▶ Problem details
Answer each question from the passage below.
(a) What does the Psalmist exchange petition for?
(b) What two lines appear in the spectrum analysis of that great light?
(c) What does the passage say we are always tempted to do with the two?

Good and upright is the Lord; therefore will He teach sinners in the way.
The Psalmist exchanges petition for contemplation; and gazes on the character of God, in order thereby to be helped to confidence in an answer to his prayer. Such alternations of petition and contemplation are the very heartbeats of devotion, now expanding in desire, and now closing on its treasure in fruition. Either attitude is incomplete without the other. Do our prayers pass into such still contemplation of the face of God?

I. THE PSALMIST'S THOUGHT OF GOD. "Good and upright." God equals here, kind, beneficent. He binds the two quantities together in the feeling of their profoundest harmony. Neither of these reaches its highest beauty and supremest power except it be associated with the other. In the spectrum analysis of that great light there are the two lines; the one purest white of righteousness, and the other tinged with a ruddier glow, the line of love. We are always tempted to wrench the two apart. Hence you get types of religion in which one or the other is emphasised to such a degree as almost to blot out the other. God is love. We cannot make too much of His love, unless by reason of it we make too little of His righteousness.

▶ Data segment
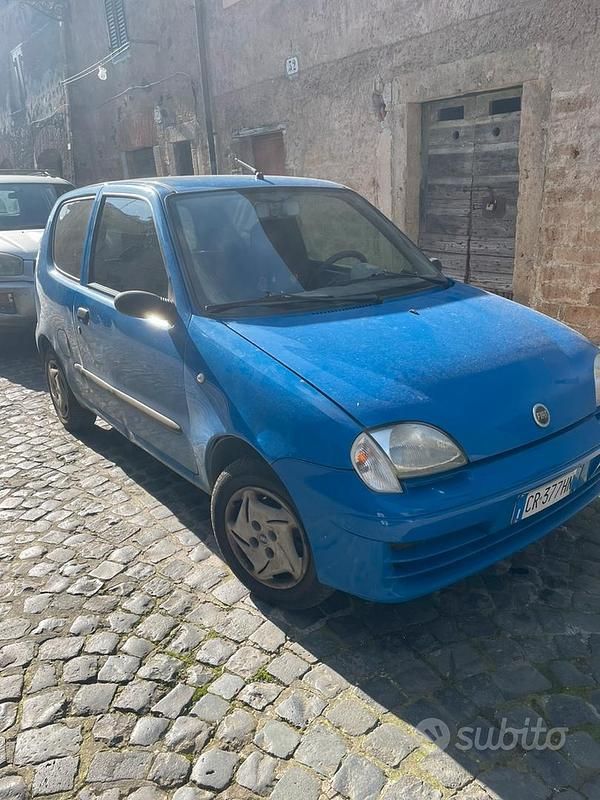 Usata Fiat 600 54 CV (39 kW) 2004 Blu Berlina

▶ Written response
(a) Contemplation.
(b) The purest white line of righteousness and the line of love, tinged with a ruddier glow.
(c) Wrench them apart.